▸ **Task instructions**:
Continue the mailing-list reply about the CSS attribute selectors [x|=a] and [x~=a], starting right after its final sentence.

Re: The attribute selectors [x|=a] and [x~=a]

Ian Hickson wrote:

> Jonathan Lang wrote:

> >However, it was felt that "==" was too geeky, so they were changed to
> >"=" for equality (fair enough I think you'll agree),
> Makes sense.

Yes. Most folks have no problem with "=" meaning equals, and testing for
literal equality is what you want to do most of the time with most
attributes. Not all, though.

> >and "~=" for space separated equality ("sort of equal").
> This is where it starts to get dodgy.

Not really. SGML (and hence XML) has this notion of a space separated
list. 
HTML uses this for, for example, the class attribute. So given this
HTML:

<p class="foo bar baz">stuff</p>

this selector will match:

.bar {style stuff }

Documents written in XML are unlikely to have a class attribute but they
are likely to have some attributes which are space separated lists. So,
we need a selector for this.

> But it's the next bit which scares me:
> >Later there was a requirement to be able to match on language codes
> >for the LANG attribute, which have the form "en" "en-uk" "en-us"
> >"en-uk-cockney", and you want to be able to match on all LANGs that
> >start "en", or "en-uk". So "|=" was introduced for this. Note that
> >"|=" has an extra semantic property that the other two don't, namely
> >that it matches case insensitively, so they aren't really a
> >cooperating set of operators.

Why is that scary? One of the things that CSS2 aims to do is have better
internationalization than CSS1. Sometimes, you need to have a
language-specific selector in the stylesheet. Now, we didn't invent the
language codes, they are defined in some RFC. But HTML uses them and XML
also uses them. We want people to use language codes and we want using
them to be simple.

The syntax of language codes is that they are a hyphen-separated
hierarchical set of tokens. If the first token is two letters, then it
is an ISO language code (it can be one letter, ot three or more ..). If
the second token is two letters, it is an ISO country code.

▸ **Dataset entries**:
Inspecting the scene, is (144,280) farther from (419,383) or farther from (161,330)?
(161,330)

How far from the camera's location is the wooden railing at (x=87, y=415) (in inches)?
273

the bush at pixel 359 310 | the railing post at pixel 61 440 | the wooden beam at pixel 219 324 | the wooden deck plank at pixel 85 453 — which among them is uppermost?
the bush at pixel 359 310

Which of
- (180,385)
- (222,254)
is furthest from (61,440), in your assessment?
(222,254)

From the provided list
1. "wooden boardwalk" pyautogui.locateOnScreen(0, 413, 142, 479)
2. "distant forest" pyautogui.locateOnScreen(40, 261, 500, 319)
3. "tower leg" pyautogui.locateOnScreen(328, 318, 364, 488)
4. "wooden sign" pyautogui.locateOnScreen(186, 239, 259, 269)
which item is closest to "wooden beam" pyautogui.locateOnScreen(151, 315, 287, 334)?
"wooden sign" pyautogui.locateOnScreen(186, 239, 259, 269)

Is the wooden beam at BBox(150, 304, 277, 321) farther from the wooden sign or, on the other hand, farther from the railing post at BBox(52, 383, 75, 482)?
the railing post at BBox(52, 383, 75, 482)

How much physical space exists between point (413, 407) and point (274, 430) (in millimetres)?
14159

▸ **Expected answer**:
We don't want literal matching in this case. It puts too much burden on
the stylesheet writer. They remember to add a rule for French (fr) but
forget about Canadian French fr-CA so their rule doesn't always work. Or
maybe they remember Canadian Franch but forget Martinique and Vietnam
and etc etc. Or someone tries to be right on and explicitly lists en-GB
and en-us but hey, they forgot about en-nz and en-au and en-za and
en-GB-manchester-east-1970s. And they dont want a match on ent-qw.

The "scary" selector deals with the easy cases where you want all of a
particular language to match - you just give the first token of the
language. Or more, if you want. No false positives, no false negatives.

I don't think users will find this scary. They just copy examples out of
the spec.


> I still think there is a deep WRONGness about this almost adhoc design. It
> doesn't "feel" right. 

It would be ad-hoc if we had made up the unordered space-separated list
attribute and the hierarchical hyphen-separated atribute ourselves, and
if they were just as likely or unlikely as any other separator. They
aren't, and we didn't. These things already existed.  We just invented
short, declarative ways to get at these pre-existing things.


> If you want it simplified, simply state that in CSS2 the only possible
> combinations are
>  =           equivalent to current ~=
>  =(\20,0,0)= equivalent to current ~=
>  =(,1)=      equivalent to current =
>  =(-,0,1)=   equivalent to current |=

You still really want regexps, don't you ;-)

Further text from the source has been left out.